In the latest major setback for CWA’s Telecom Sector, members across the state voted to ratify by a razor thin margin perhaps the most retrogressive contract in the history of this bargaining unit in California.
The Executive Board of CWA 9003 unanimously recommended a NO vote. And, despite rejecting the Tentative Agreement (TA) by a 2 to 1 margin, CWA 9003 members were out-voted by the majority of those voting from other Locals. It was a bitter end to an acrimonious round of negotiations - reached after nearly 9 months of bargaining, 2 days of mediation, and 1 day of a state-wide grievance strike.

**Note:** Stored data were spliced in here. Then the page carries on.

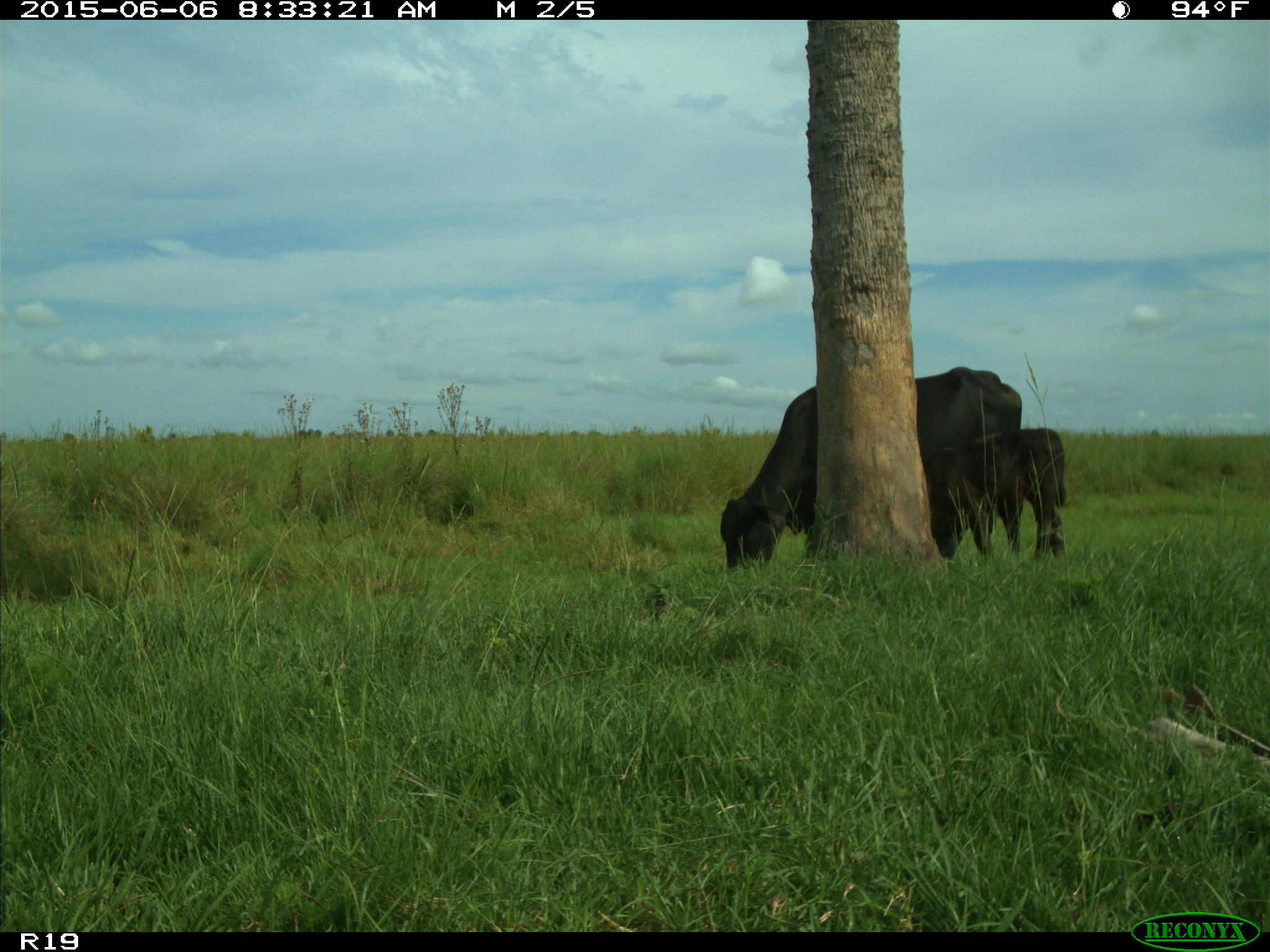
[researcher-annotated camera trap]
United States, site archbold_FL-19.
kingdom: Animalia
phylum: Chordata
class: Mammalia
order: Artiodactyla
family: Bovidae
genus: Bos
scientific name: Bos taurus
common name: domestic cow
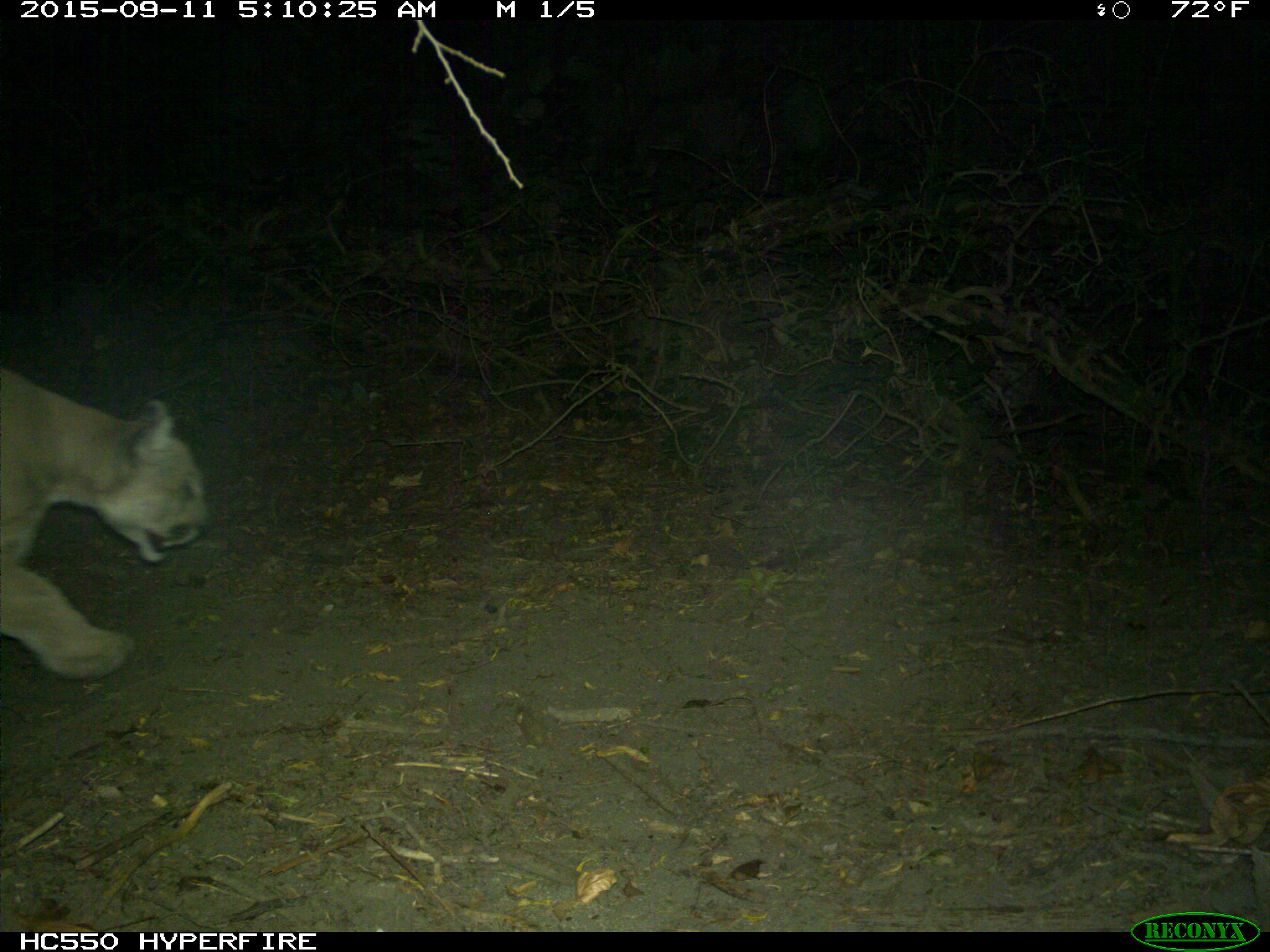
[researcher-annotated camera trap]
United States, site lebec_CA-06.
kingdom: Animalia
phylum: Chordata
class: Mammalia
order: Carnivora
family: Felidae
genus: Puma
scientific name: Puma concolor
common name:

The new 4 year contract goes into effect immediately. However, the most draconian part of the agreement, the enormous health care costs that members will now have to bear, will not go into effect until the new plan options are rolled out in April.
Verizon effectively used the struggling national economy, despite making record corporate profits, and a strategy of stalling negotiations to create a sense of inevitability in each of its bargaining units beginning with Verizon East and working their way west to California. Sadly, it was the same strategy employed by AT&T and proved equally effective.
CWA’s national leaders hope to break this losing pattern with newly adopted structural changes that will go into effect next year when the first national Verizon Bargaining Council will convene.
The new contract expires on March 4, 2017. Members will receive a one-time ratification bonus of $1,100 and a wage increase of 2% effective with the ratification, 2% in 2014, 2% in 2015, and 2.5% in 2016.
Beginning in March, wages will be “frozen” for the purposes of calculating pensions for all eligible employees. There are no pensions whatsoever for new hires. One area of improvement is a new cap of 35% on the number of contractors allowed to do FiOS installation and maintenance work per calendar year. We believe this is the only such cap in the country, but it is still outrageously high.